Created by two fourth-year UBC students as part of a new course — Cartography and Society — the website uses a newly-developed interface tool called Geolive, which works with Google Maps to enable internet users to add their stories, newspaper clippings, photos and even have real-time discussions about fires that have impacted, or are currently impacting, their lives.
“When we started out on this project we noticed there only seemed to be one dominant theme of forest fires, which was the typical story of people fleeing their homes,” says UBC student Samantha Brennan. “But there are all types of perspectives and experiences — the little kids who watch the planes fill up with water, or the observers who sit out on the lake in their boat, or the people who open their homes to those who are displaced.”
For the students, gathering 25 years of Okanagan forest fire information was an interesting, and at times overwhelming, challenge.
“We sorted through hundreds of pages of news articles about all the Okanagan forest fires and included the major information about each fire — date, geographical area, photographs, news coverage,” says student Aidan Whiteley. “And then we had to actually program a time aspect into the Geolive interface so the fires could be accessed by year on Google Map through a timeline bar.”
The students presented their fire mapping project in March to the Western Division of the Canadian Association of Geographers, winning an award for the best undergraduate presentation.
“It was absolutely incredible to see the support and enthusiasm for our work,” says Whiteley. “A number of people stayed afterwards to ask questions and offer congratulations.”
Like many new social media websites, the students can’t predict all the ways people may use it, although the website does have the potential to be a source of information during a forest fire, as well as a documentation tool.
“This project is about giving a space for those voices often not heard in these sorts of tragedies,” says Jon Corbett, Assistant Professor of Geography. “And it’s highly innovative.
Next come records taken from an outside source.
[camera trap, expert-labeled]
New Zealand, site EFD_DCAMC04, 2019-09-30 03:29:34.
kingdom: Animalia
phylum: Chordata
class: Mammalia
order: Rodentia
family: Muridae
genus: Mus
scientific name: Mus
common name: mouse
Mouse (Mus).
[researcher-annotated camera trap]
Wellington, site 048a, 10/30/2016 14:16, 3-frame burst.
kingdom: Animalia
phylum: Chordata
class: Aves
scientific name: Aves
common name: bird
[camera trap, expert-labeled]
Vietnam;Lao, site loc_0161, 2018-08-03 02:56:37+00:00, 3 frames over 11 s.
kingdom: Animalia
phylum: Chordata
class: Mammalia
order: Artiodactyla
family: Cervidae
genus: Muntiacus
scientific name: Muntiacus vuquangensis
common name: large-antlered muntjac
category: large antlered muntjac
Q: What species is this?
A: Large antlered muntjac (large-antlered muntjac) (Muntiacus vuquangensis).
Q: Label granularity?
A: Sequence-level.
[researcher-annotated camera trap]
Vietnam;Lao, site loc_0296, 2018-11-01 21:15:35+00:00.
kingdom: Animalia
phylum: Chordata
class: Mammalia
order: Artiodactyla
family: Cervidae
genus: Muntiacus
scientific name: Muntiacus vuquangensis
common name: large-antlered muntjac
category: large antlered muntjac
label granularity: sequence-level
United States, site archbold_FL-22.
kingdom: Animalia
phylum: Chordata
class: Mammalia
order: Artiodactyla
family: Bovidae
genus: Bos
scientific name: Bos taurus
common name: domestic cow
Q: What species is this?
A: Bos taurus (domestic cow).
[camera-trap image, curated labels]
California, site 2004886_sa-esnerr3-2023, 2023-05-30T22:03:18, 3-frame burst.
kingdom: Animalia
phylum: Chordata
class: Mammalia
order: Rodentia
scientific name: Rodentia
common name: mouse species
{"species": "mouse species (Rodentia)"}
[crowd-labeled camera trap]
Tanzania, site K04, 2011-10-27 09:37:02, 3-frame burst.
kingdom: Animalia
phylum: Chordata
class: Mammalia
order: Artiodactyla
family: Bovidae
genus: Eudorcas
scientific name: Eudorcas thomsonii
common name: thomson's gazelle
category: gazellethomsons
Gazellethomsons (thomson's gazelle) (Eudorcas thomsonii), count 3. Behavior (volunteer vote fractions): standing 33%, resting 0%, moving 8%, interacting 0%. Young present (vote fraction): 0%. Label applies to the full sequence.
One of the classic dilemmas in geography and mapping is how do you incorporate a time dimension into something which is ultimately about space.
“I recently spoke about this project at the Annual Association of Geographers, which is arguably one of the most influential geographer’s conferences in the world, and the response I got was incredible. People were very interested in seeing the time dimension being combined with the mapping data. And to take it and to put it into a context of potentially becoming a useful tool to incorporate user-generated information adds a whole other dimension.”
The Geolive interface tool used to create the project was developed by Nick Blackwell, a web programmer at the Centre for Social, Spatial and Economic Justice at UBC’s Okanagan campus. The student project was supported by the GEOIDE Network.